Integration with respect to counting measure when $X=\mathbb{R}$

Question

Consider the measure space $(X,\mathcal{M},\mu)$ where $X=\mathbb{R}$, $\mathcal{M}=\mathcal{P}(X)$ and $\mu$ is the counting measure. I want to show that for every measurable function $f : \mathbb{R} \mapsto [0,+\infty]$, given $x \in \mathbb{R}$, $\int_{\{ x\}} f \, d \mu = f(x) $. Generally speaking $\int_{X} f \, d \mu = \sum_{x \in X} f(x) $. I can do this in the case $X=\mathbb{N}$ with a monotone convergence argument, but when $X$ is uncountable I find some trouble.

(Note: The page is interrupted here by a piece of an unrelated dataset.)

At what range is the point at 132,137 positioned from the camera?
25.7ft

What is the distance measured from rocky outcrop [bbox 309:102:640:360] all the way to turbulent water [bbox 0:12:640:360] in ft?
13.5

How can I fix things when $X$ is uncountable?

Answer 1

First note that by definition,

$$\int_{\{x\}} f\;d\mu=\int f\cdot1_{\{x\}}d\mu.$$

However, note that $f\cdot 1_{\{x\}}=f(x)1_{\{x\}}$. Therefore we use linearity of the integral to compute

$$\int_{\{x\}}f\;d\mu=\int f(x)1_{\{x\}}d\mu=f(x)\int 1_{\{x\}}d\mu=f(x)\,\mu(\{x\})=f(x)$$

where the last equality is by definition of the counting measure.

I'd recommend working on the more general case on your own, using what we just proved.